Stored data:
>>>>

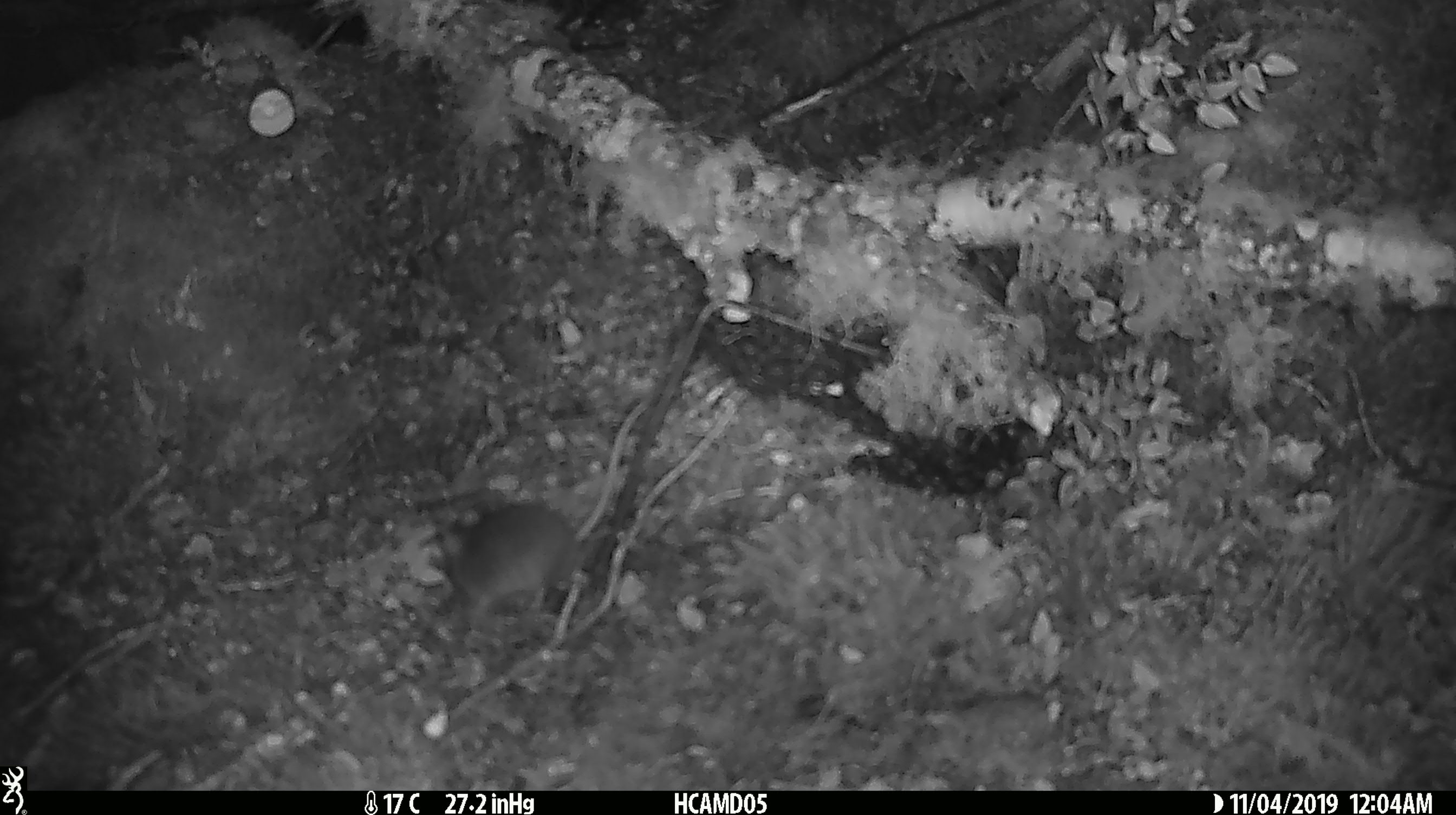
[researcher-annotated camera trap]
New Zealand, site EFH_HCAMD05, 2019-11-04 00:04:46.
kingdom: Animalia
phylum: Chordata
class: Mammalia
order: Rodentia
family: Muridae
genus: Mus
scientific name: Mus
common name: mouse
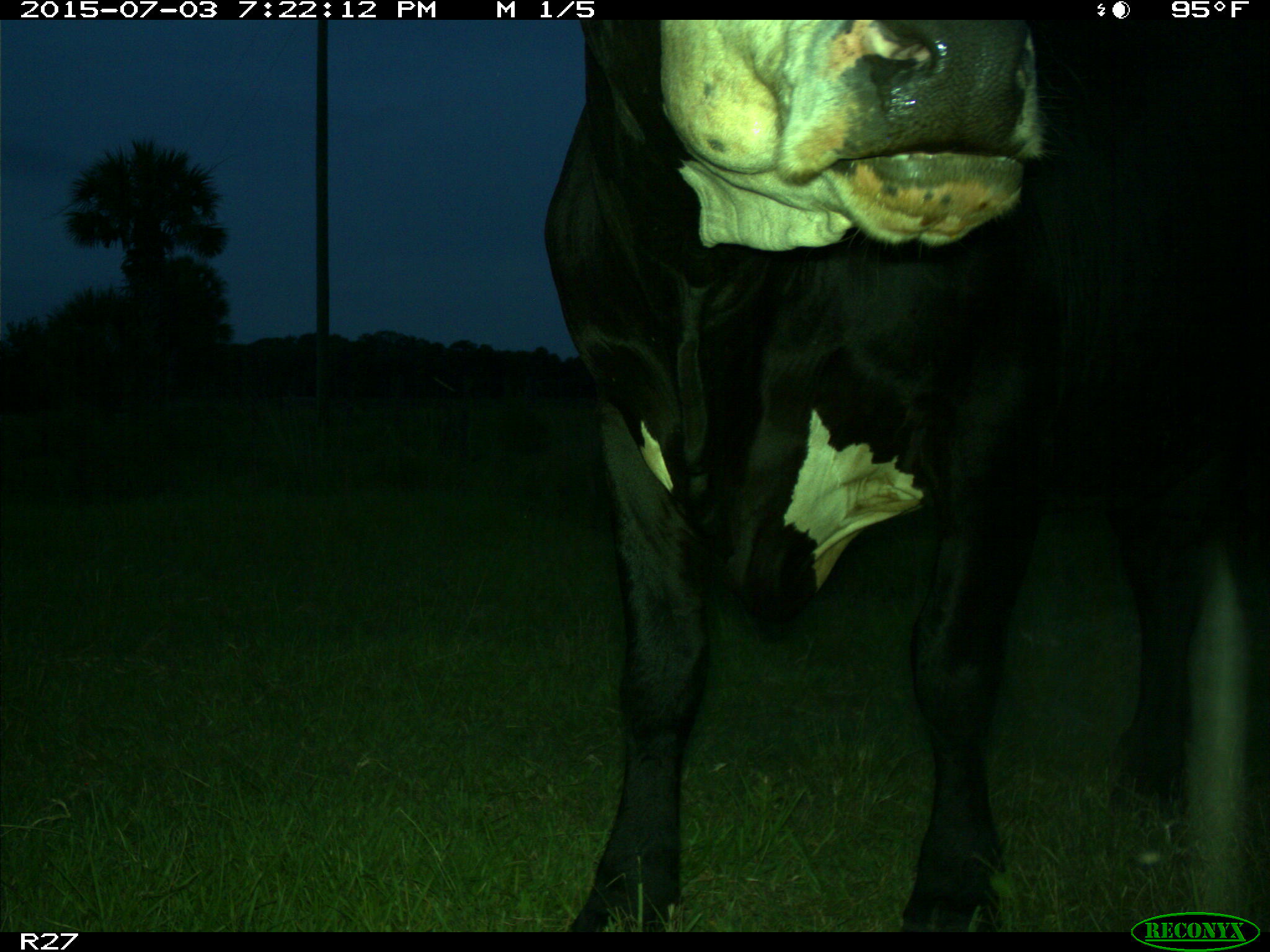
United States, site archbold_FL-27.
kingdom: Animalia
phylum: Chordata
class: Mammalia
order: Artiodactyla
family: Bovidae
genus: Bos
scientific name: Bos taurus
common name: domestic cow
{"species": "Bos taurus (domestic cow)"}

<<<<

REQUIREMENT - All lines from the line containing "United States, site archbold_FL-27." through the last line of the data are to be repeated exactly; no other line belongs in the answer.

FINISHED TASK -
United States, site archbold_FL-27.
kingdom: Animalia
phylum: Chordata
class: Mammalia
order: Artiodactyla
family: Bovidae
genus: Bos
scientific name: Bos taurus
common name: domestic cow
{"species": "Bos taurus (domestic cow)"}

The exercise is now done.